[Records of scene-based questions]

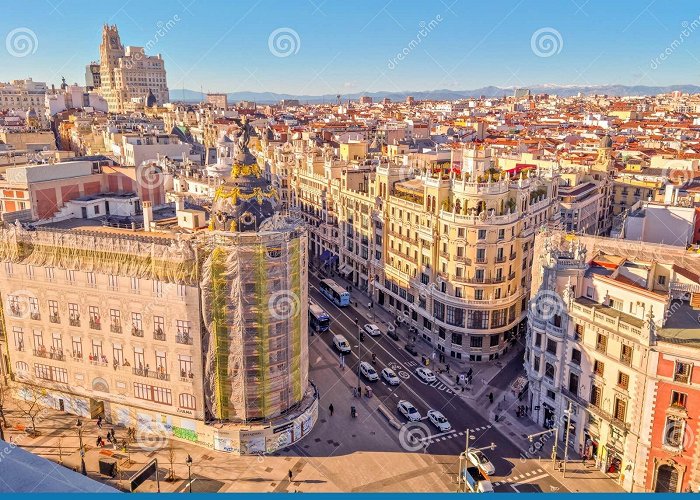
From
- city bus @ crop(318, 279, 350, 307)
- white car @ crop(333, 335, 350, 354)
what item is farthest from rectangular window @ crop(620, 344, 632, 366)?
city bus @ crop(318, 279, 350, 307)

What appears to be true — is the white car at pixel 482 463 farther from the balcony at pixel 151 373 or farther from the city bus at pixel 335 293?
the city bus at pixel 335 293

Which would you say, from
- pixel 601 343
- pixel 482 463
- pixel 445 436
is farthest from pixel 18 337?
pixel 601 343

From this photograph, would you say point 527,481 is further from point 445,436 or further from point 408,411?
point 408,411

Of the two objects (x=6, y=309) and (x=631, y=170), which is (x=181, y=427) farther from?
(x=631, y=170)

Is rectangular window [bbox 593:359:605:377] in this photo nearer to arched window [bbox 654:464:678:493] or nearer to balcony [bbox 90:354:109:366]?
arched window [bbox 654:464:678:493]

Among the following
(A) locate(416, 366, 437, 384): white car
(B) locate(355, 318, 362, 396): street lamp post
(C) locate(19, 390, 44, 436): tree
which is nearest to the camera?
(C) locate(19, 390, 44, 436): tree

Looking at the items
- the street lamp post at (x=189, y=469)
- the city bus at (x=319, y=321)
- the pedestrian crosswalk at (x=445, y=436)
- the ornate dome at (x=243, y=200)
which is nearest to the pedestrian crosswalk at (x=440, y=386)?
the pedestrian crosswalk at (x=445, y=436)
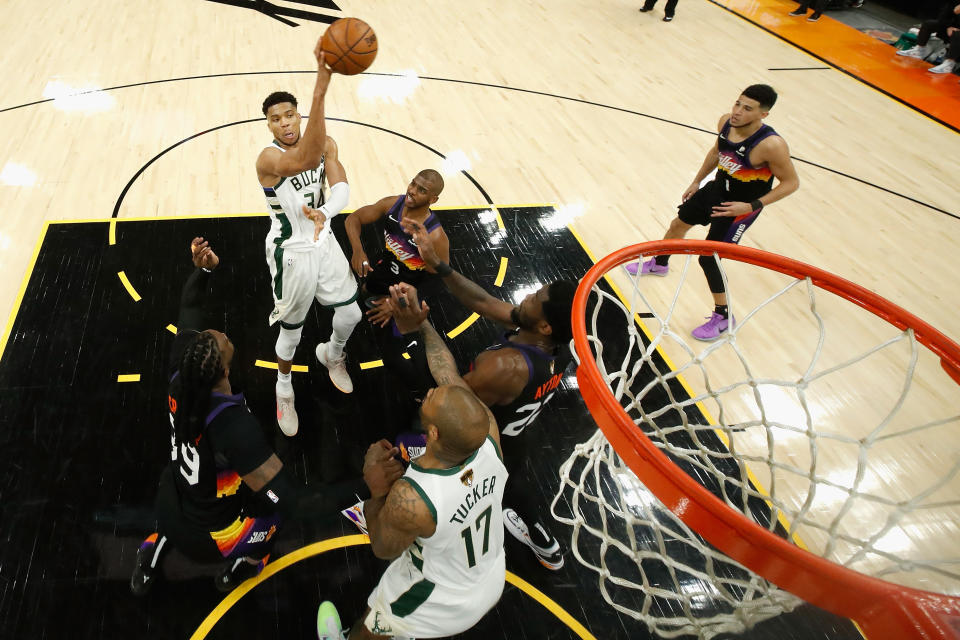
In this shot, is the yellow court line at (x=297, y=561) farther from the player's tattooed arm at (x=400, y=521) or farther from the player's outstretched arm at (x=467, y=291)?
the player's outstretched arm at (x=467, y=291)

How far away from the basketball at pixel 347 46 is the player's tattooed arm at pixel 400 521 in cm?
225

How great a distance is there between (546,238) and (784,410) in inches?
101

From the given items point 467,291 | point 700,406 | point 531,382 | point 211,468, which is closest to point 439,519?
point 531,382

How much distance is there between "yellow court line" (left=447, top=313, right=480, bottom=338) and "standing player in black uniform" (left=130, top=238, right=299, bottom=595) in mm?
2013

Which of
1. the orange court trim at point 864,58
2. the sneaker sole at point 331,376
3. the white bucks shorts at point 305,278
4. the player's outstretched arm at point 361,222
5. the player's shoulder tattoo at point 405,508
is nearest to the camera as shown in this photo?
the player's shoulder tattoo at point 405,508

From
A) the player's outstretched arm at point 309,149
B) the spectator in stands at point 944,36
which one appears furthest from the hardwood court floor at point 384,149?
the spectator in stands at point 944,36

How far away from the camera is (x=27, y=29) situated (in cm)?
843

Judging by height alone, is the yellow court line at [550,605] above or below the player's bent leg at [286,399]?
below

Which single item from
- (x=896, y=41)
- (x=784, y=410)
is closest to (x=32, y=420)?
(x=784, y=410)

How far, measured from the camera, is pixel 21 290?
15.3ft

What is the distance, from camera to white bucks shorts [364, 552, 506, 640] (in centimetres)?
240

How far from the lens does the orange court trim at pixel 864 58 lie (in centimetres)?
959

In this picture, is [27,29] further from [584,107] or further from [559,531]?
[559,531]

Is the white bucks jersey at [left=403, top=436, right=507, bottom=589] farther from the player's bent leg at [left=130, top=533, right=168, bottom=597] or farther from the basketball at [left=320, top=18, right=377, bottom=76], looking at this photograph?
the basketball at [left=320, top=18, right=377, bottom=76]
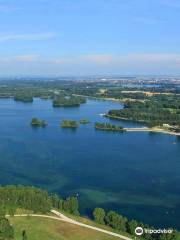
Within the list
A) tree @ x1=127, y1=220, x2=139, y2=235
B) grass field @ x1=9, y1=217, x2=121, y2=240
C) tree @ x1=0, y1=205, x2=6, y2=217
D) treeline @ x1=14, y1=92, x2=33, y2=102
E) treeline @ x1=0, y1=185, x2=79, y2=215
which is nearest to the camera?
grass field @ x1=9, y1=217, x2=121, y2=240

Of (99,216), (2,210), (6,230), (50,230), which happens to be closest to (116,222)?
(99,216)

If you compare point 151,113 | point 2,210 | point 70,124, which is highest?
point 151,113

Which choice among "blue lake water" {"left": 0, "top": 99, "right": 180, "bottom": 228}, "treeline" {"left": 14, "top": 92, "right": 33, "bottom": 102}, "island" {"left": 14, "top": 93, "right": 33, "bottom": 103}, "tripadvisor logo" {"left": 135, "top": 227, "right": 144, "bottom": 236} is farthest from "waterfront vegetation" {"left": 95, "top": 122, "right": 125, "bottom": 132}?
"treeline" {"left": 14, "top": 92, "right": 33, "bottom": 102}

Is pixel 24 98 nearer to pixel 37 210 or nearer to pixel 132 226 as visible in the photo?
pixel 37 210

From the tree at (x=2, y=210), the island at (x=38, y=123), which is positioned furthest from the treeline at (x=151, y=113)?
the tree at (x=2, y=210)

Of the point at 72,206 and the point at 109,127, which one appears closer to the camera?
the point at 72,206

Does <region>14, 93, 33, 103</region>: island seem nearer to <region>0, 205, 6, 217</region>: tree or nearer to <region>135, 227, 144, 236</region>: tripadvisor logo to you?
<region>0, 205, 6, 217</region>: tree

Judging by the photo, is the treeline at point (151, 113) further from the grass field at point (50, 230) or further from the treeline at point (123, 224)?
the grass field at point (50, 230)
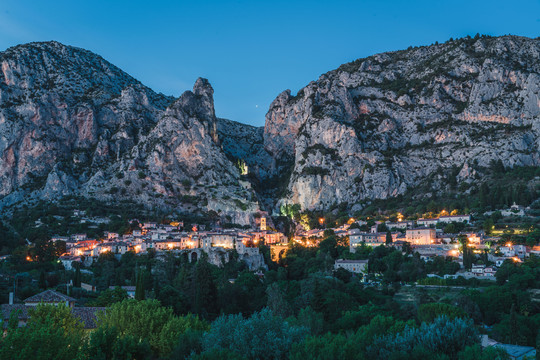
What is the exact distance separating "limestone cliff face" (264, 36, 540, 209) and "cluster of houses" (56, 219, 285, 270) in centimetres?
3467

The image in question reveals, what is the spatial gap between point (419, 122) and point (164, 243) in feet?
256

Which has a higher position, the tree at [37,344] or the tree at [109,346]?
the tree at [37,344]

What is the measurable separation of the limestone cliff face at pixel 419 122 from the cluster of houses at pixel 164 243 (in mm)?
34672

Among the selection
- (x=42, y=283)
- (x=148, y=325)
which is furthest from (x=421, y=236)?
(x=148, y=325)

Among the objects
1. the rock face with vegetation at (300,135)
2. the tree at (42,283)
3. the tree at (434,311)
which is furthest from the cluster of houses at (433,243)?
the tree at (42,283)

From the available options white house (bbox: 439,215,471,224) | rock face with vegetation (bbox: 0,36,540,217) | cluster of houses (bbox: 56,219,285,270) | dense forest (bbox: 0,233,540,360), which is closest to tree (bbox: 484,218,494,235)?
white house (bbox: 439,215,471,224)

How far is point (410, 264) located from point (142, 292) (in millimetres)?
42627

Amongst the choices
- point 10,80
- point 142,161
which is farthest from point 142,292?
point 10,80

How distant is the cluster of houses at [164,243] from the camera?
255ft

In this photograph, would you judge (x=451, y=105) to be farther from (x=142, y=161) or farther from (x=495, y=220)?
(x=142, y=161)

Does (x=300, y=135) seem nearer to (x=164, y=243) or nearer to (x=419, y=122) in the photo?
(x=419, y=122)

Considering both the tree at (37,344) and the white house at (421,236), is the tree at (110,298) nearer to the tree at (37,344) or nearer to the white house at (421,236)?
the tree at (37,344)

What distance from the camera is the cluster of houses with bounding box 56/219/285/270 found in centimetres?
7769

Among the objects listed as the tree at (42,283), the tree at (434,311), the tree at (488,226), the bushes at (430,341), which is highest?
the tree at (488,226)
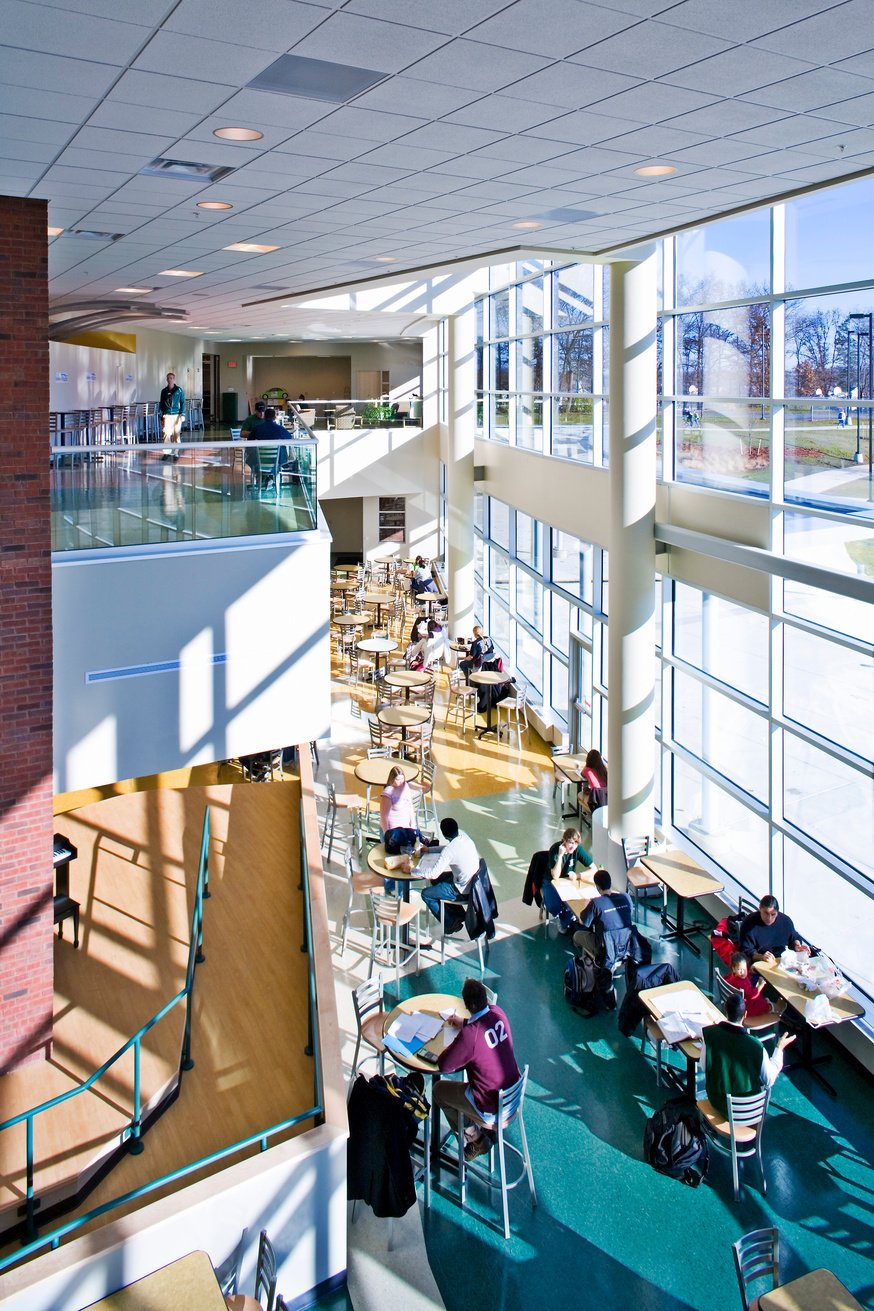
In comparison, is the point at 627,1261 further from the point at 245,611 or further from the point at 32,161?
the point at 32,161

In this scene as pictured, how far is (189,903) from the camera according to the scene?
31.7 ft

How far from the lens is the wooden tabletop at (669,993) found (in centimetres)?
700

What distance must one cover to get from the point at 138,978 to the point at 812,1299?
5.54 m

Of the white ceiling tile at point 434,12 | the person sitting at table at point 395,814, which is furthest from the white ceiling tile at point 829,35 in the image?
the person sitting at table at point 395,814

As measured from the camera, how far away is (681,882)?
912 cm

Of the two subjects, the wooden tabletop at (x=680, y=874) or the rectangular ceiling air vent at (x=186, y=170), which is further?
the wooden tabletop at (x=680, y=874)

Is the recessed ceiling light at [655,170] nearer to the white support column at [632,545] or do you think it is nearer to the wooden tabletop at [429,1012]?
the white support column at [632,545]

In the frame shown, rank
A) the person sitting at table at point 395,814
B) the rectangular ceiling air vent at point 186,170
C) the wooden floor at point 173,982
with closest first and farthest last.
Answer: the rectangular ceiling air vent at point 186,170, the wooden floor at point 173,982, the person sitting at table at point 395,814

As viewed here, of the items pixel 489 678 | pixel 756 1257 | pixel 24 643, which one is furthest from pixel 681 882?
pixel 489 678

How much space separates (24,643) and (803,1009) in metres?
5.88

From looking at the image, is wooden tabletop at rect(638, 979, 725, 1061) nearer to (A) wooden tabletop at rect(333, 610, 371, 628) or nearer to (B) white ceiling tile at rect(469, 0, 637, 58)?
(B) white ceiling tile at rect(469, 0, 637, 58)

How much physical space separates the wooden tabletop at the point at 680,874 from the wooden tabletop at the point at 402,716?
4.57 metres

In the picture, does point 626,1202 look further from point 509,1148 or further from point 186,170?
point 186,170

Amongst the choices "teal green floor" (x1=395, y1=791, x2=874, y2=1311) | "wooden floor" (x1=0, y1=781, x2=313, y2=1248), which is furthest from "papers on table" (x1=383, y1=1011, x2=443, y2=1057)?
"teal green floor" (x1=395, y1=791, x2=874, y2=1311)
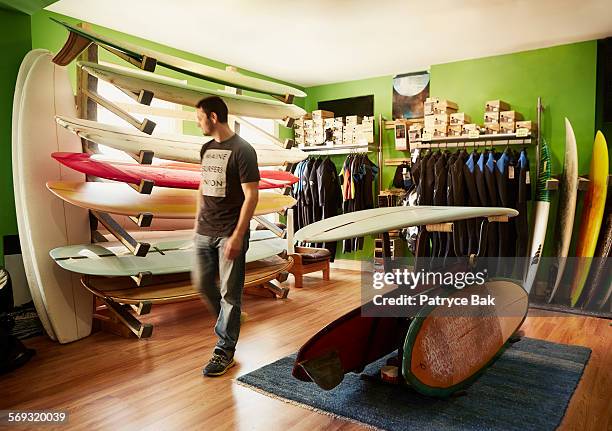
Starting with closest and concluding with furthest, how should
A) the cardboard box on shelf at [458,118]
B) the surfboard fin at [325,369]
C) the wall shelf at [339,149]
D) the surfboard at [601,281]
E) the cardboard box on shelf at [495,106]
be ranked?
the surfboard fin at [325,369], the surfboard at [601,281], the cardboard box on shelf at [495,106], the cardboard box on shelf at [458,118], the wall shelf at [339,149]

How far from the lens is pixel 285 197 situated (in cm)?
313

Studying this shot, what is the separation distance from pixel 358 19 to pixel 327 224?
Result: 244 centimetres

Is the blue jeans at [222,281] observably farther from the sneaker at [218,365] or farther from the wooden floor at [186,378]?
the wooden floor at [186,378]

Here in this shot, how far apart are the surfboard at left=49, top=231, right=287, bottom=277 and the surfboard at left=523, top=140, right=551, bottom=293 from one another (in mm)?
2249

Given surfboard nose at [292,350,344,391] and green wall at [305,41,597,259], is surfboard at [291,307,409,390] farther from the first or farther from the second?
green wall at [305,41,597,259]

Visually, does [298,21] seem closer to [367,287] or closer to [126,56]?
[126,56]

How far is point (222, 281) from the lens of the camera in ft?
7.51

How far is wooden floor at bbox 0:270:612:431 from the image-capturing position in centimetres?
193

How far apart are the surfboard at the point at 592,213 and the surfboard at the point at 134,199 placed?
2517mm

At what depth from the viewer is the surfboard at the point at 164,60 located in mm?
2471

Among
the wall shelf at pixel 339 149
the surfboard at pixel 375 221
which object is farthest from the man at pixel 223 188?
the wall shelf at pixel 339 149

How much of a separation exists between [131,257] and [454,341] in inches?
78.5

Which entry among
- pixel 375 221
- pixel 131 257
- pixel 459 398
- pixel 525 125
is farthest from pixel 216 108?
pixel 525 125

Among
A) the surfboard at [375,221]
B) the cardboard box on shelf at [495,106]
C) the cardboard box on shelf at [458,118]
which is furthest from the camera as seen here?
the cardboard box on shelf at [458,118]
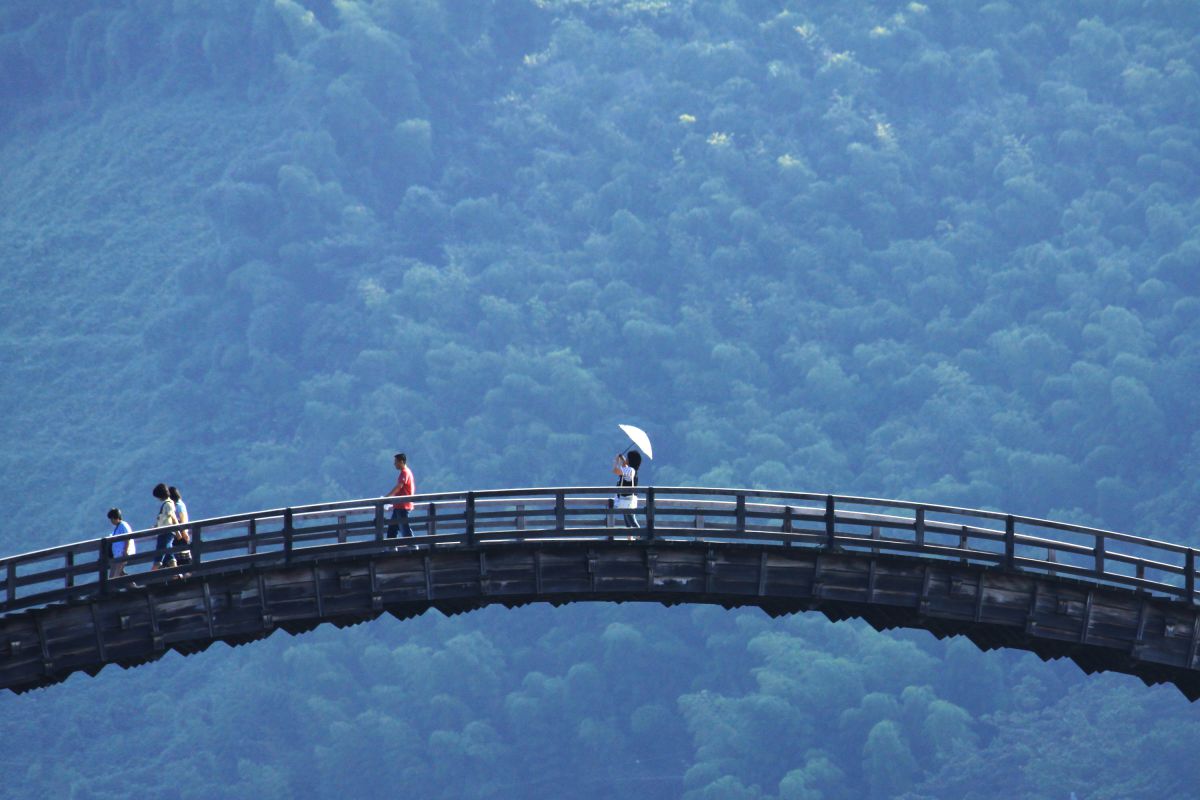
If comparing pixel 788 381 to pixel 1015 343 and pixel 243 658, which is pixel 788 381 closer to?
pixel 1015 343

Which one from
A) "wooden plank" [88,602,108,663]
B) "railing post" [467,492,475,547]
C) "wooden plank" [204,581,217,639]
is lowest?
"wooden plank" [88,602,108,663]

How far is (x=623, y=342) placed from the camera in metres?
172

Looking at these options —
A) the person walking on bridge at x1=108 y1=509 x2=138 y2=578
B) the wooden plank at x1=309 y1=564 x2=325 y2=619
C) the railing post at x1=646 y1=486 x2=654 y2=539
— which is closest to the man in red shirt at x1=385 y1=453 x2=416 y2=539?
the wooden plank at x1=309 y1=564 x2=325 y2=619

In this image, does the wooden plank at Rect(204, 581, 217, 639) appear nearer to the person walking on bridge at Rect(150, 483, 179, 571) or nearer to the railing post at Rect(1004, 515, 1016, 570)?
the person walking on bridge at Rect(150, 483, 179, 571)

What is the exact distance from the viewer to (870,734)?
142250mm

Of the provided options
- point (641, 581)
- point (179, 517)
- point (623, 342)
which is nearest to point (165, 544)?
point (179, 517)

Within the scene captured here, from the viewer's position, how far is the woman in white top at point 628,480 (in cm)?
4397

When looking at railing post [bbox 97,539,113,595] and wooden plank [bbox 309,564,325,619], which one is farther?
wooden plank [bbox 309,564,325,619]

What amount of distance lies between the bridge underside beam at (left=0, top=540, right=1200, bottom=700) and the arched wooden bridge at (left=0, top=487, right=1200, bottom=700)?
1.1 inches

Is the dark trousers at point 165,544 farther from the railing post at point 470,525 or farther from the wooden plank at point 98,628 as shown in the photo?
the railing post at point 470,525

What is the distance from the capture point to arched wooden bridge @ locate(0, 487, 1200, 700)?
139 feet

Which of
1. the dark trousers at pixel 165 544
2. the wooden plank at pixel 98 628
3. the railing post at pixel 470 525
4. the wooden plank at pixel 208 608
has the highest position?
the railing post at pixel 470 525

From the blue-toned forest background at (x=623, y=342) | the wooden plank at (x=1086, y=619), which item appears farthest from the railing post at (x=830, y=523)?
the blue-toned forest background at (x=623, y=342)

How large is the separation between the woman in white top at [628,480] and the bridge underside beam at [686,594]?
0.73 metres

What the exercise asks
Starting at the line that contains "What is the exact distance from", copy each line exactly through the end of the listing above. Include that first line and the last one, and add nothing.

Full output
What is the exact distance from the viewer to (870,734)?
142250mm

Of the provided options
- point (641, 581)
- point (179, 517)
- point (623, 342)
which is nearest to point (165, 544)?
point (179, 517)

Within the scene captured here, from the viewer's position, how far is the woman in white top at point 628,480 (in cm)?
4397

When looking at railing post [bbox 97,539,113,595] and wooden plank [bbox 309,564,325,619], which one is farther?
wooden plank [bbox 309,564,325,619]

What amount of distance lies between the bridge underside beam at (left=0, top=540, right=1200, bottom=700) and the arched wooden bridge at (left=0, top=487, right=1200, bottom=700)?
1.1 inches

Is the dark trousers at point 165,544 farther from the railing post at point 470,525 or farther from the wooden plank at point 98,628 as shown in the photo?
the railing post at point 470,525

What is the distance from the capture point to arched wooden bridge @ locate(0, 487, 1200, 700)?
139 feet

Which of
1. the dark trousers at pixel 165 544
2. the wooden plank at pixel 98 628
3. the railing post at pixel 470 525
4. the wooden plank at pixel 208 608
has the highest position?
the railing post at pixel 470 525

From the blue-toned forest background at (x=623, y=342) | the wooden plank at (x=1086, y=619), which item appears farthest from the railing post at (x=830, y=523)?
the blue-toned forest background at (x=623, y=342)

How large is the separation between the woman in white top at [628,480] and the bridge underside beam at [686,594]?
0.73 metres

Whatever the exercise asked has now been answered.